• Passage to read:
# Hey everyone :)



## under_the_stairs (Dec 1, 2010)

Hi I'm Tom, I'm currently living on the Isle Of Sheppey in Kent but I may be moving soon. I love Halloween so much that my mum buys me Halloween presents instead of christmas ones. Ive made various props and afew small haunts but I don't have any pictures as my ex destroyed my laptop (I discovered he's not a very nice person lol)
Anyway, I can't wait to learn some more useful things and I certainly can't wait to see peoples costume idea's ( I love making costumes)


----------



## hedg12 (Jul 6, 2008)

Welcome to HF!


----------



## fick209 (Aug 31, 2009)

Welcome to the forum!


----------



## trishaanne (Aug 20, 2005)

Hi and welcome to the forum.


----------



## Bone Dancer (Oct 7, 2005)

Greetings and welcome.

• Data records:
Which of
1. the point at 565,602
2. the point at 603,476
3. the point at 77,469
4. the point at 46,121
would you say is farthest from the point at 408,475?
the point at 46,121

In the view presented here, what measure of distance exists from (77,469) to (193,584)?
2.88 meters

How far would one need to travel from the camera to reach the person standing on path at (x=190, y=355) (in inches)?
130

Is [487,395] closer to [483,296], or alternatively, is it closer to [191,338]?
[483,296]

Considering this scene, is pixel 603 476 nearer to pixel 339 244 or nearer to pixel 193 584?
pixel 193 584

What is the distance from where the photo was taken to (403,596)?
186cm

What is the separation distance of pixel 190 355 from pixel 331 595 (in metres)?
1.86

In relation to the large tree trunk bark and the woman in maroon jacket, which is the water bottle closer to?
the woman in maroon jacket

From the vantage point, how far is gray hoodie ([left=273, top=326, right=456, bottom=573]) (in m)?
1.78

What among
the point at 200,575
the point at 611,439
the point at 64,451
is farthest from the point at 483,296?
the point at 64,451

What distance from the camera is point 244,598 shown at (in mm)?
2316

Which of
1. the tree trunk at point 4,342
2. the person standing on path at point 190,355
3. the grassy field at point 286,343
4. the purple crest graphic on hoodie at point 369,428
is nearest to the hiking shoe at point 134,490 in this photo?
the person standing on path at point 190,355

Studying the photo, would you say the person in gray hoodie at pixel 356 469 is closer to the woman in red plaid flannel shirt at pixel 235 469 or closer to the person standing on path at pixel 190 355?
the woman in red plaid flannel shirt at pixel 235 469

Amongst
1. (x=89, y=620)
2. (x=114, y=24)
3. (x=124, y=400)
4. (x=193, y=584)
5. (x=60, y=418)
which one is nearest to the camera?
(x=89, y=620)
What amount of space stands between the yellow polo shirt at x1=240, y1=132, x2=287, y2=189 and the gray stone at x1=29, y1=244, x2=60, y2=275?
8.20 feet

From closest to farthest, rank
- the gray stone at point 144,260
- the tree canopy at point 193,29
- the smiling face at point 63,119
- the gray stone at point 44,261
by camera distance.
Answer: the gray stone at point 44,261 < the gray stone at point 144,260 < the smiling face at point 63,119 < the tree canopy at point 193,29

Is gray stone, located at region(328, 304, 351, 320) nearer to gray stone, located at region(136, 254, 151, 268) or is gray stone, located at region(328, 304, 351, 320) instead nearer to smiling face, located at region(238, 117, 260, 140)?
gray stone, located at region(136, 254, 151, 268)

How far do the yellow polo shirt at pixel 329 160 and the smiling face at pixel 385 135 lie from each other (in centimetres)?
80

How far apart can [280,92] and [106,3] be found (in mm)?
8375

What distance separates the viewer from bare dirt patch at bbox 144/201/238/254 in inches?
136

• Problem set:
a - According to the forum thread, where does Tom currently live?
b - From the forum thread, extract everything from "Anyway, I can't" down to "(Jul 6, 2008)".

• Answers to each task:
a - He lives on the Isle Of Sheppey in Kent.

b -
Anyway, I can't wait to learn some more useful things and I certainly can't wait to see peoples costume idea's ( I love making costumes)


----------



## hedg12 (Jul 6, 2008)